- Born: Peter Kristian Jensen April 4, 1942 (age 84) New Haven, Connecticut, U.S.
- Genres: Teen pop; rock and roll;
- Occupations: Singer, musician
- Instruments: Vocals, guitar, bass
- Labels: Colpix, Kapp, Hickory

= Kris Jensen =

American musician (born 1942)

Peter Kristian Jensen (born April 4, 1942) is an American singer, bassist, and guitarist.

He was born in New Haven, Connecticut, United States. Jensen began his career in music cutting records for Colpix, for whom he recorded his first single in 1959. He graduated from high school in Fort Lauderdale in 1960 and then recorded with Kapp Records and its subsidiary, Leader Records. In 1962, he moved on to Hickory Records, where he began recording many numbers by Nashville staff songwriters such as Boudleaux and Felice Bryant, Roy Orbison, Joe Melson, and John D. Loudermilk.
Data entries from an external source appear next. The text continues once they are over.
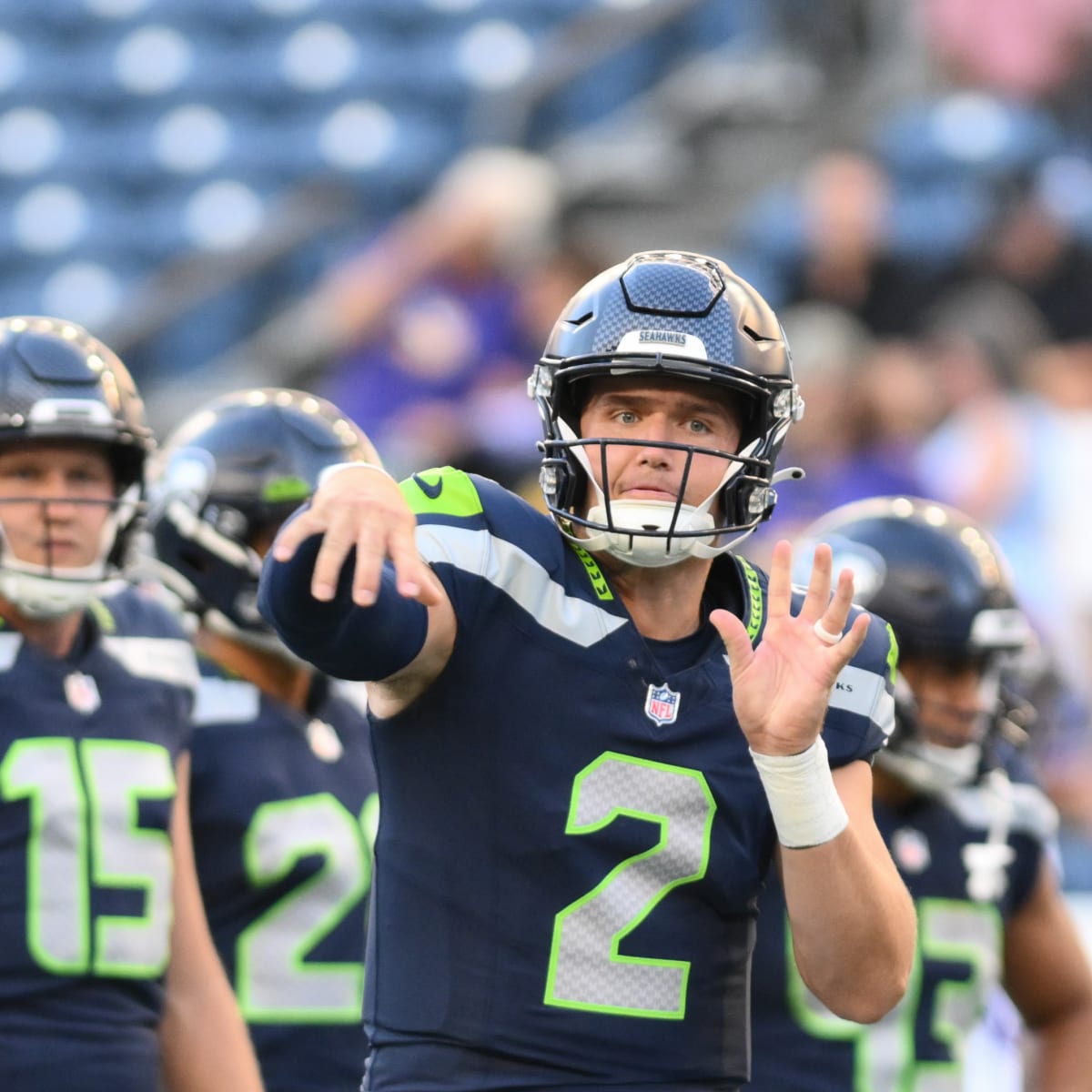 Seahawks hope to give Drew Lock plenty of action in finale - The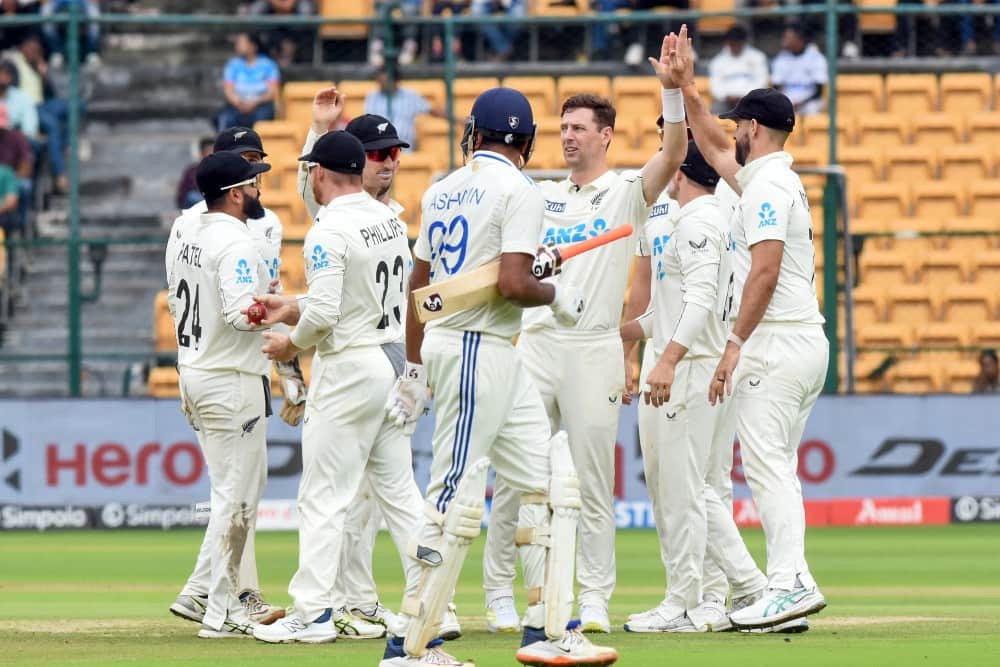 New Zealand team 17/10/2024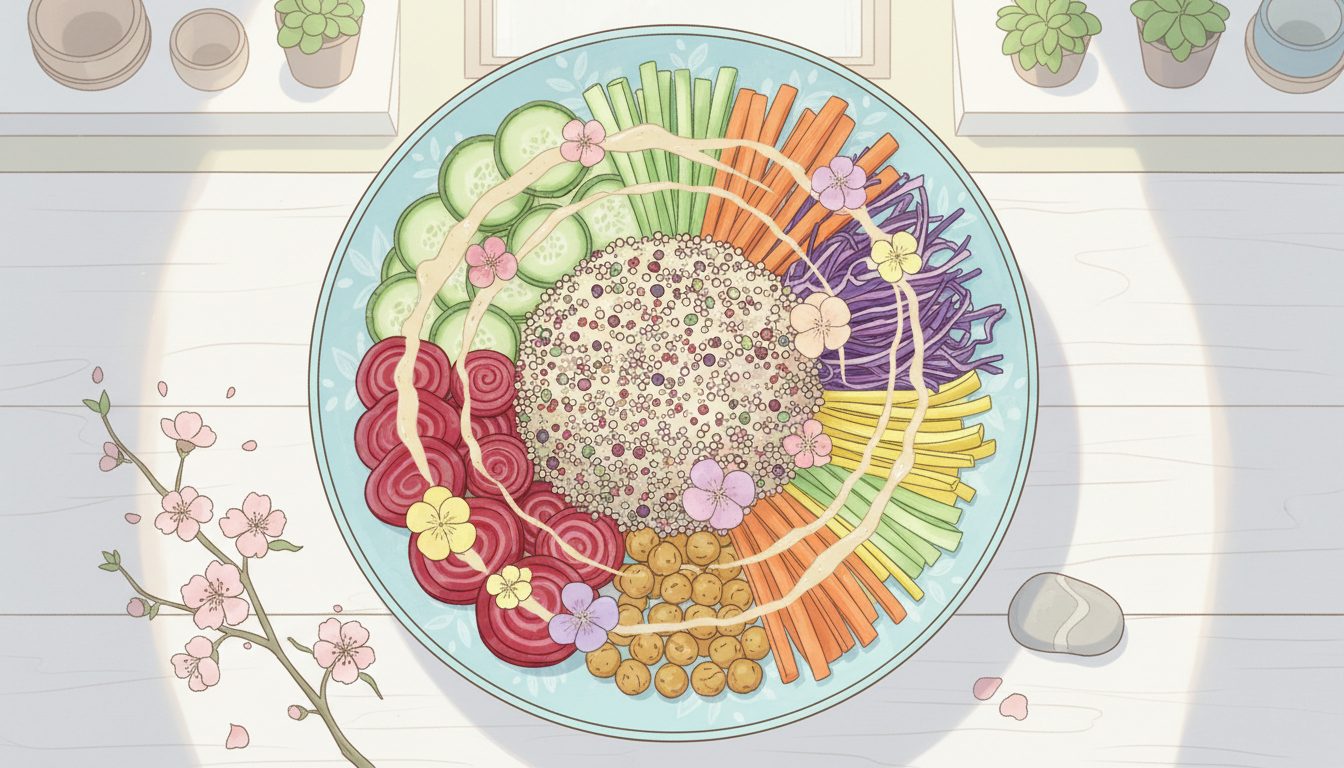 découvrez une recette facile de buddha bowl équilibré et maison, idéale pour une alimentation saine et gourmande au quotidien.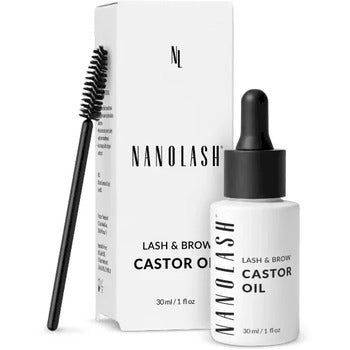 Nanolash - Lash & Brow Castor Oil - Ricinový olej na řasy a obočí - 30ml - Feel You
In 1962 he recorded "Torture", which Loudermilk had originally written for The Everly Brothers. The song became a hit, reaching No. 20 on the Billboard Hot 100, and after its success the Everly Brothers decided to record it as well. The song proved to be Jensen's only hit, though he recorded at least 30 songs over the course of his career. Kris worked for record producer Snuff Garrett in the 1970’s. "Torture" was featured in the soundtrack of the avant-garde film, Scorpio Rising, directed by Kenneth Anger. Reissues of his catalog were released to LP by Bear Family Records in 1979 and to CD by Sparkletone Records in 1995.